Let $a \geq 2$ be a positive integer such that $\log_{10}a$ is irrational. Then for any positive integer $N$ there exist infinitely many powers $a^n$ of $a$ whose decimal representation begins with $N$.
I am not sure how to use the fact that $a^n$ begins with $N$. How should I prove this?
If $\log_{10}(a)\not\in\mathbb{Q}$, by setting $r_n=n\cdot\log_{10}(a)$ and considering the sequence
$$ r_n\pmod{1}$$
we have that such a sequence is dense in the interval $(0,1)$ by the Dirichlet's box principle.

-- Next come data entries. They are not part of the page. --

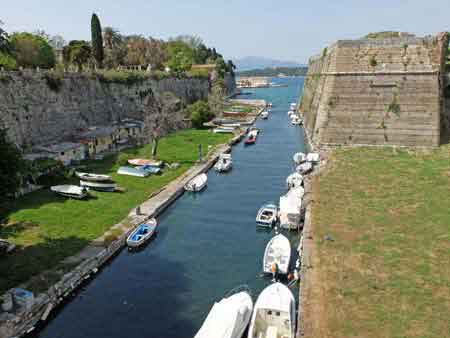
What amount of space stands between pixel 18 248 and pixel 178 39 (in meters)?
118

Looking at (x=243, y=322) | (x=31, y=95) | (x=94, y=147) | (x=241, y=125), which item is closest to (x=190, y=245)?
(x=243, y=322)

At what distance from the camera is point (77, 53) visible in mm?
51031

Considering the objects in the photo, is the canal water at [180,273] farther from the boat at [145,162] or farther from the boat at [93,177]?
the boat at [145,162]

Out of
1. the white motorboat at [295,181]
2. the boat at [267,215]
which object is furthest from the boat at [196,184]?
the white motorboat at [295,181]

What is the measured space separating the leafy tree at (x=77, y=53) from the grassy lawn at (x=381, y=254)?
40.1 m

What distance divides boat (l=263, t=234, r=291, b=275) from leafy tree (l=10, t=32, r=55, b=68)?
34190mm

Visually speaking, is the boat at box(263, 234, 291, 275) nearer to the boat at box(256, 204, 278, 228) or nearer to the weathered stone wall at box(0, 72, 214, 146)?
the boat at box(256, 204, 278, 228)

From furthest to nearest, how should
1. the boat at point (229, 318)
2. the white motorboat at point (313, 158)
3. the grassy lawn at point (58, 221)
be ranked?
the white motorboat at point (313, 158), the grassy lawn at point (58, 221), the boat at point (229, 318)

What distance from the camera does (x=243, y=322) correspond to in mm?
12914

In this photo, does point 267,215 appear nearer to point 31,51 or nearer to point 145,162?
point 145,162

It follows that for infinite values of $n$
$$ r_n \in M_n+\left(\log_{10} 3,\;\log_{10} 4\right), \qquad M_n\in\mathbb{N}^* $$
holds, so $ 10^{r_n} = a^n $ lies between $3\cdot 10^{M_n}$ and $4\cdot 10^{M_n}$ and the first decimal digit of $a^n$ is $3$.
Obviously you may replace $3$ with any digit $\in\{1,2,3,4,5,6,7,8,9\}$ and the same argument still applies. Moreover, with a minor fix (by working with $\log_{100}$, $\log_{1000}$ and so on) we may also prove that the initial substring of the decimal representation can be any substring not starting with a zero.